In a small bowl place flour, cream of tartar, baking powder, and salt.
Mix together and set aside.
In the bowl of an electric mixer beat one egg and the vanilla.
Beat for 3 minutes.
Slowly beat in the sugar.
Remove from the mixer and fold in the dry ingredients and melted butter.
Continue to fold until well combined.
Refrigerate, covered, for half an hour. Then allow to sit at room temperature for 15 minutes.
While you wait you can prepare your Madeleine pan, just butter all the wells thoroughly.
Once your batter is ready spoon batter into each of the 12 wells. Try to make them as even as possible.
Bake at 375F for 10-12 minutes, or until they spring back when lightly touched. Allow to cool in the pan for 15 minutes.
While they cool you can make your cinnamon sugar, just combine 1/2 cup sugar and 1 tablespoon of ground cinnamon in a small bowl.
You can also melt your butter now.
Once the Madeleines are cooled then you can remove them from the pan.
Dip each Madeleine in melted butter. Oh, little shell in a sea of butter…
Then coat each cookie with the cinnamon sugar.
Enjoy! You can eat them immediately or you can save them for a couple days, they taste exceptionally good if you warm them up in the microwave for about 15 seconds and then eat them!
- ½c. flour
- ⅛t. cream of tartar
- ¼t. baking powder
- pinch of salt
- 1 egg
- 1t. pure vanilla extract
- ⅓c. sugar
- ¼c. butter, melted
- 1 stick butter, for greasing pan and then melted
- ½c. sugar
- 1T. ground cinnamon
- Preheat oven to 375F thoroughly butter the wells of a Madeleine pan.
- In a small bowl combine flour, cream of tartar, baking powder, and salt.

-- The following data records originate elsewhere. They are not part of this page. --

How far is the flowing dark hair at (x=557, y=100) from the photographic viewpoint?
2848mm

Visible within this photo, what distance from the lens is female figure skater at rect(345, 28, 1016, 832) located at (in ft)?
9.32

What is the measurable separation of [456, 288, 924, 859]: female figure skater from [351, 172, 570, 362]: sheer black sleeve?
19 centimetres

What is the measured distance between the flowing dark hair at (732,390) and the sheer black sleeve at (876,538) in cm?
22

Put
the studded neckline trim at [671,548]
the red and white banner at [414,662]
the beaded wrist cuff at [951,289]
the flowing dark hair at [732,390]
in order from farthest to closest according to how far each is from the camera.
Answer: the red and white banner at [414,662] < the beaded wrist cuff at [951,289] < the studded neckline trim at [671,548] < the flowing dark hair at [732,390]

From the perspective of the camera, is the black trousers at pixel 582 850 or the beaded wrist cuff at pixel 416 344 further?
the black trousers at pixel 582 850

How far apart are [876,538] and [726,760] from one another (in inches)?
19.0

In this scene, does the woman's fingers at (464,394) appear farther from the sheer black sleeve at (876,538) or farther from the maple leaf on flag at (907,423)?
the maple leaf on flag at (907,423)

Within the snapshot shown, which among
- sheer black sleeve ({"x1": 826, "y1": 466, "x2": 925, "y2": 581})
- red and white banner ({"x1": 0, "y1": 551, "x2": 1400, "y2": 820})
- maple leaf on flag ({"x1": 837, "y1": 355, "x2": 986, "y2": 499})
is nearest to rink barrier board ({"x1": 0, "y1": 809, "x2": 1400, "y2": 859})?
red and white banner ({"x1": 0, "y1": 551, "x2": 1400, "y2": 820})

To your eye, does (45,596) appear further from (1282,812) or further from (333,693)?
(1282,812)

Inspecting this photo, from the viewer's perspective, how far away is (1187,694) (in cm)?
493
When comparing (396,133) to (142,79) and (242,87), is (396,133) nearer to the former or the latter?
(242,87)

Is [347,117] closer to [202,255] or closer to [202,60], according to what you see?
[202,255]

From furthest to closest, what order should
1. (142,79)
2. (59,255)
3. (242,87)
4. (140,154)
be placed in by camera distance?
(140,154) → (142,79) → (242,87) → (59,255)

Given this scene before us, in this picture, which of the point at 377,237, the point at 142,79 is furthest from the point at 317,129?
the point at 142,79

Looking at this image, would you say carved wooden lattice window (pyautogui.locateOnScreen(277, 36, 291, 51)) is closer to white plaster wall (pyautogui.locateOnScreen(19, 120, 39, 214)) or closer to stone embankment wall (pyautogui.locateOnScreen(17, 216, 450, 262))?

Set aside.
- In the bowl of an electric mixer beat egg and vanilla together for 3 minutes.
- Gradually beat in ⅓c. sugar.
- Fold in the dry ingredients and the ¼c. melted butter.
- Refrigerate, covered, for 30 minutes. Allow to stand at room temperature for 15 minutes.
- Spoon into buttered Madeleine pan and bake at 375F for 10-12 minutes or until they spring back when gently pressed.
- Allow to cool in the pan for 15 minutes.
- Meanwhile, combine ½c. sugar and the cinnamon in a small bowl.
- Remove the Madeleines from the pan and dip each into the melted butter and then coat in the cinnamon sugar.